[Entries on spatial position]

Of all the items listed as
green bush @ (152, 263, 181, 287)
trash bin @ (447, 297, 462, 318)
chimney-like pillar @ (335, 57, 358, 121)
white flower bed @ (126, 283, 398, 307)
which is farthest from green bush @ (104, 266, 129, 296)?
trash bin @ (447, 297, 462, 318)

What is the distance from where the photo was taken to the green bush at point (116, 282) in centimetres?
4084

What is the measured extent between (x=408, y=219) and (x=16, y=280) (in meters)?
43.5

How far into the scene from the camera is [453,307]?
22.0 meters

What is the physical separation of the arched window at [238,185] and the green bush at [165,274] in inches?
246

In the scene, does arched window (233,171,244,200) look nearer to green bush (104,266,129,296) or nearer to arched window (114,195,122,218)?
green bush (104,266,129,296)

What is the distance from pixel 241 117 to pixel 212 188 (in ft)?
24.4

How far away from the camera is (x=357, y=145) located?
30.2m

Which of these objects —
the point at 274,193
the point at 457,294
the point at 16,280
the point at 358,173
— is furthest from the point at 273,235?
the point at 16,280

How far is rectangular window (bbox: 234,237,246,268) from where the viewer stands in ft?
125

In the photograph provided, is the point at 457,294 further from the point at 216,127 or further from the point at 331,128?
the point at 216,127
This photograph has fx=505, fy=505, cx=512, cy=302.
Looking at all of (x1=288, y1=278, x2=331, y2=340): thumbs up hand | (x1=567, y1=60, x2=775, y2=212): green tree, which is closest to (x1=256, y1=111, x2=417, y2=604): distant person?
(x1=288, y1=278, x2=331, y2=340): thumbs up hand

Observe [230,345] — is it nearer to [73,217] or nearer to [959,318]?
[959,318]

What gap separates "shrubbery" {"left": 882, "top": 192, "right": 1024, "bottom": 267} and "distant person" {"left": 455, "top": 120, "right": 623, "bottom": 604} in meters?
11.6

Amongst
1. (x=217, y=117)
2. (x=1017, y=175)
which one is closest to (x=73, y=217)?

### YOUR INSTRUCTIONS
Quote every one of the lines above word for word, from the first to the last.

### ANSWER BELOW
Of all the items listed as
green bush @ (152, 263, 181, 287)
trash bin @ (447, 297, 462, 318)
chimney-like pillar @ (335, 57, 358, 121)
white flower bed @ (126, 283, 398, 307)
which is farthest from green bush @ (104, 266, 129, 296)?
trash bin @ (447, 297, 462, 318)

What is the distance from where the photo was taken to the green bush at point (116, 282) in centimetres?
4084

What is the measured extent between (x=408, y=219) and (x=16, y=280) (in meters)?
43.5

How far into the scene from the camera is [453,307]?
22.0 meters

What is the physical separation of the arched window at [238,185] and the green bush at [165,274] in inches?
246

In the scene, does arched window (233,171,244,200) look nearer to green bush (104,266,129,296) or nearer to arched window (114,195,122,218)?
green bush (104,266,129,296)

What is the distance from pixel 241 117 to pixel 212 188 (in ft)?
24.4

How far away from the camera is (x=357, y=145) located?
30.2m

Which of these objects —
the point at 274,193
the point at 457,294
the point at 16,280
the point at 358,173
— is furthest from the point at 273,235?
the point at 16,280

How far is rectangular window (bbox: 234,237,246,268) from where the viewer stands in ft?
125

In the photograph provided, is the point at 457,294 further from the point at 216,127 or further from the point at 331,128?
the point at 216,127
This photograph has fx=505, fy=505, cx=512, cy=302.
Looking at all of (x1=288, y1=278, x2=331, y2=340): thumbs up hand | (x1=567, y1=60, x2=775, y2=212): green tree, which is closest to (x1=256, y1=111, x2=417, y2=604): distant person?
(x1=288, y1=278, x2=331, y2=340): thumbs up hand

Observe [230,345] — is it nearer to [73,217] or nearer to [959,318]?
[959,318]

What gap separates "shrubbery" {"left": 882, "top": 192, "right": 1024, "bottom": 267} and "distant person" {"left": 455, "top": 120, "right": 623, "bottom": 604} in meters?
11.6

Amongst
1. (x=217, y=117)
2. (x=1017, y=175)
which one is closest to (x=73, y=217)?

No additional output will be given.